• **Task description**: From the piece on Indiana's state surplus below, write out word for word the stretch that starts with the words containing "Instead, an example" and finishes with "rest of it.".

• **Given text**:

━━━━━━━━━━━━━━━━━━━━

Instead, an example of what we are doing is paying $50 million in cash for the rebuilding of the swine barn at the Indiana State Fairgrounds. Hmm, do the pigs of the state really need a Taj Mahal, or as a friend put it this week, a Taj MaHog? Admittedly, the new Fall Creek Pavilion won’t just be a barn, and I support the investment. But the list of things that a surplus could have done in the last eighteen months is voluminous–things that could have made the lives of Hoosiers better. Government chose to protect the surplus instead.
The law requiring the excess to be returned was debated and passed by legislators expecting the possibility of mischief or abuse with future surpluses. Without that law, I wonder what the Republican controlled state legislature would do with the recent avalanche of cash. If past is prologue, they would likely have stuffed it in the mattress with the rest of it.
I will write it again, there is no political ideology connected to surplus-driven fiscal policy. Liberals would want to spend it. Assuming that spending is on something in the public interest, spending it is better policy than hoarding it. Conservatives should want to refund the money to taxpayers, or reduce taxes so that the surplus is not getting moldy as it rots in the mattress where it’s stuffed. To conservatives, a surplus should be seen as code for “the over-taxation of the citizenry.”

━━━━━━━━━━━━━━━━━━━━

• **Raw data**:
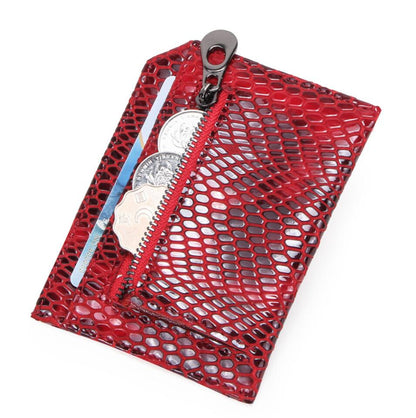 Women's Genuine Leather Wallet Fashionable Snake Pattern RFID Card Holder Theft Brush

━━━━━━━━━━━━━━━━━━━━

• **Answer space**:
Instead, an example of what we are doing is paying $50 million in cash for the rebuilding of the swine barn at the Indiana State Fairgrounds. Hmm, do the pigs of the state really need a Taj Mahal, or as a friend put it this week, a Taj MaHog? Admittedly, the new Fall Creek Pavilion won’t just be a barn, and I support the investment. But the list of things that a surplus could have done in the last eighteen months is voluminous–things that could have made the lives of Hoosiers better. Government chose to protect the surplus instead.
The law requiring the excess to be returned was debated and passed by legislators expecting the possibility of mischief or abuse with future surpluses. Without that law, I wonder what the Republican controlled state legislature would do with the recent avalanche of cash. If past is prologue, they would likely have stuffed it in the mattress with the rest of it.